Snowfall breaks more records

February 27, 2019
Snowfall breaks more records

Snowpack is back above normal

By Kyle Spurr

Central Oregon has experienced much harsher winters in past years, but the snowfall this month has been the highest in February since the National Weather Service in Pendleton started tracking weather observations in 1901.

Snowfall in Bend reached more than 30 inches this month, with more than 25 inches falling in the past three days, according to weather service reports. Those totals shatter the previous record of 23.3 inches in February 1917.

Jim Smith, meteorologists at the National Weather Service in Pendleton, said the entire winter season basically came to the region in the last few days.

“There is a lot of snow. That is clear.” Smith said. “Looking at all the storm reports, it’s 2 feet or better.”

And more snow is in the forecast. A winter storm warning is in effect until 4 a.m. Thursday, when another 2 to 4 inches of snow could fall, the weather service said.

The snowfall this winter does not compare to the memorable winters in 1992-93 and recently in 2016-17. But the snow those years tapered off by February.

Weather service records show 80.6 inches of snow fell in Bend during the winter of 1992-93, but just 17 inches of that fell in February 1993. Two winters ago, Bend had 63.9 inches of snow in the winter of 2017-18, but only 6 inches fell in February 2017.

This week’s snow has also bested the highest snow depth from the winter of 2016-17, which was 24 inches in January 2017.

Snowpack levels

The historic winter weather in recent days has been good news for the region’s winter snowpack.
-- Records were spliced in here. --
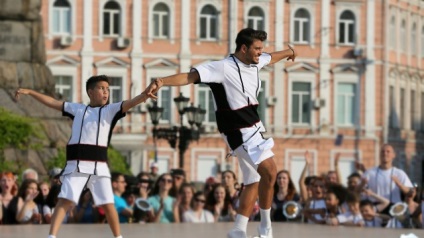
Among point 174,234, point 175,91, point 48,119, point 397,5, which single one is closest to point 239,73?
point 174,234

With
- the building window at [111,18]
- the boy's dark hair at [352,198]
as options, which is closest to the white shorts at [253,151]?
the boy's dark hair at [352,198]

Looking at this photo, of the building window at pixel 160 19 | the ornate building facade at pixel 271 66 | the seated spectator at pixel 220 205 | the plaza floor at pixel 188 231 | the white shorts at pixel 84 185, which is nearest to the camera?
the white shorts at pixel 84 185

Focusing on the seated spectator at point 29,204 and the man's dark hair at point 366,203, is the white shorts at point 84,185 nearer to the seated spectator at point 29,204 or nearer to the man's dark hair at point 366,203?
the seated spectator at point 29,204

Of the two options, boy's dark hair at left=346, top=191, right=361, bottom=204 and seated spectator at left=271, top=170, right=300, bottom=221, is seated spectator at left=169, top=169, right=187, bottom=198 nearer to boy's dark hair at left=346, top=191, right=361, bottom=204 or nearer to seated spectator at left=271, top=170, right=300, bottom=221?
seated spectator at left=271, top=170, right=300, bottom=221

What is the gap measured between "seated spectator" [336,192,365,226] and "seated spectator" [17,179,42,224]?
3.95m

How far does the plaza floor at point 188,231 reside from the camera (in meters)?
20.2

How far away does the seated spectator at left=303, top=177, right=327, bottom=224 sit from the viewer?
80.1ft

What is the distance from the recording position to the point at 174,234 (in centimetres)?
2059

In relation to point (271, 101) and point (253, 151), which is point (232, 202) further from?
point (271, 101)

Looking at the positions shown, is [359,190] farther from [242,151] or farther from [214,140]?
[214,140]

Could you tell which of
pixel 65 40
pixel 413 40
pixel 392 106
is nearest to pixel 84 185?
pixel 65 40

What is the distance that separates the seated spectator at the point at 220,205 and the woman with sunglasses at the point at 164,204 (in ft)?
1.82

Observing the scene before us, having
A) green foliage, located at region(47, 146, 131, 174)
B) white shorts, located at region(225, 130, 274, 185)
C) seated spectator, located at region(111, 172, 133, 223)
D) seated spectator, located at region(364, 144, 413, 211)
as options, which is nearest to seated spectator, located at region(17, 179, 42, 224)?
seated spectator, located at region(111, 172, 133, 223)

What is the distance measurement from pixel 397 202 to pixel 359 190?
54cm
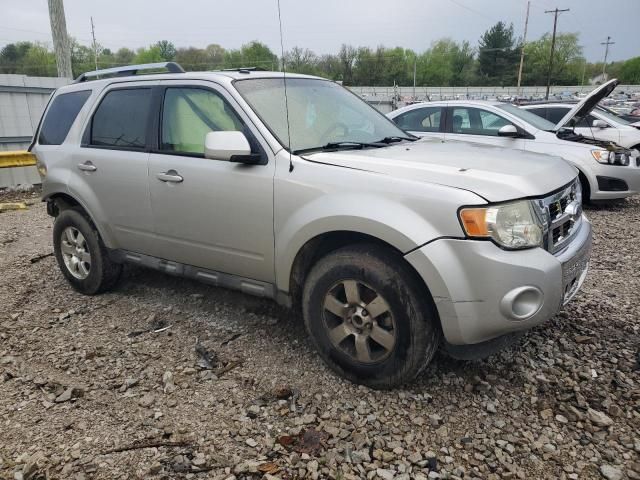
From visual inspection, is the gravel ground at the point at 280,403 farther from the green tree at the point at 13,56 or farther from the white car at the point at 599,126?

The snowpack that feeds the Deschutes and Crooked river basins rose to 111 percent of normal, after being 85 percent of normal earlier this month, according to data from the National Resources Conservation Service.
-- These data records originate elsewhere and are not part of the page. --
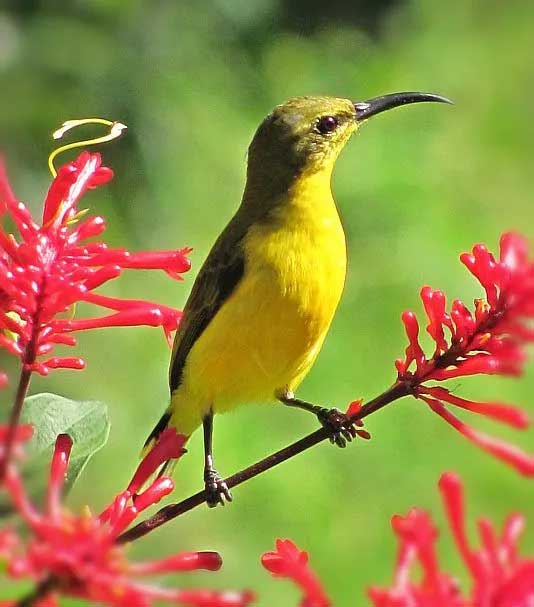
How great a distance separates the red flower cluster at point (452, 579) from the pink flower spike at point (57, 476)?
0.38 meters

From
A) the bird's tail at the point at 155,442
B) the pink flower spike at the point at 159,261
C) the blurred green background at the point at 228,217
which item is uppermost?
the blurred green background at the point at 228,217

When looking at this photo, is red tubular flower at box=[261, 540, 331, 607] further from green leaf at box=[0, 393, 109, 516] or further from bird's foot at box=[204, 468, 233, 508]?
bird's foot at box=[204, 468, 233, 508]

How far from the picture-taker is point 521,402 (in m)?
6.67

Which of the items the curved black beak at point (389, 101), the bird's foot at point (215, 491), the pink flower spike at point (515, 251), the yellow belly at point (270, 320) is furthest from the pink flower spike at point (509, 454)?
the curved black beak at point (389, 101)

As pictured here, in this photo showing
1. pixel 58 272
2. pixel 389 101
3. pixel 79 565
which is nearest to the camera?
pixel 79 565

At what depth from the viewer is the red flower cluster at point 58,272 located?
1840 mm

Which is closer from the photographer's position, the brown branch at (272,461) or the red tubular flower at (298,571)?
the red tubular flower at (298,571)

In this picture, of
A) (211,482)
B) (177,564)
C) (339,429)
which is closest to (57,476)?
(177,564)

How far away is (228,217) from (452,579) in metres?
4.43

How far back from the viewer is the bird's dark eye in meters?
3.43

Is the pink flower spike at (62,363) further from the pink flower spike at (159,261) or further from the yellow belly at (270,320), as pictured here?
the yellow belly at (270,320)

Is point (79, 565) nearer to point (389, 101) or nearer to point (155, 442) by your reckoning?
point (155, 442)

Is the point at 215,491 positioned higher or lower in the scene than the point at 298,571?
higher

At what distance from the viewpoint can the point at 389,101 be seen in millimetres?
3205
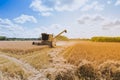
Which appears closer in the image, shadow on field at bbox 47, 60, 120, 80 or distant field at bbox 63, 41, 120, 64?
shadow on field at bbox 47, 60, 120, 80

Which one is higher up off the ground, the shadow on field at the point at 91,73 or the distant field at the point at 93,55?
the distant field at the point at 93,55

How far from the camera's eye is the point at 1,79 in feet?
43.1

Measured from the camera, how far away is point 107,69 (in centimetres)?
1323

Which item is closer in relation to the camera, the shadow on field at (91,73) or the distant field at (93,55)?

Snowpack levels rising above normal is a good turnaround after a warm and dry fall and early winter, said Scott Oviatt, snow survey supervisor for the NRCS.

“This is what we were hoping to see to mitigate some of the dry weather,” Oviatt said. “It’s been a very welcomed change to how the winter had been progressing.”

Before the winter storms this week, almost all of Oregon was considered to be in a drought. The U.S. Drought Monitor, a map of drought conditions across the country produced jointly by several federal agencies, showed nearly all of Deschutes County in extreme drought.

An update of the drought map has not been released yet, but Oviatt said, he expects to see the region improve due to the snow and cooler temperatures.

Oviatt is hopeful the snowpack will stay above normal until the spring runoff. But if temperatures rise in early spring, the region’s basins may lose the progress that was made.

“If we go into another dry period and warm up, all the benefits of this could be lost,” he said.

While this record snow has been beneficial to the river basins, it has made travel treacherous on local roads and highways.

For the second time this week, an avalanche closed U.S. Highway 20 just west of the Santiam Pass. And Highway 58 near Oakridge remains closed from downed trees in the area. Oregon Department of Transportation crews opened a detour route to Oakridge along the closed highway.

In Bend, plows continue to work at full capacity and have cleared most streets at least once. One plow is broken down, leaving 33 plows in Bend, according to city officials.

All the snow this week has been a dream come true for area skiers and snowboarders.

Mt. Bachelor ski area got a record 64 inches of snow in the past seven days — Feb. 20 through Wednesday — including 48 inches of snow within a 48-hour period, from 3 p.m. Saturday to 3 p.m. Monday. The ski area’s base was up to 128 inches as of Wednesday afternoon.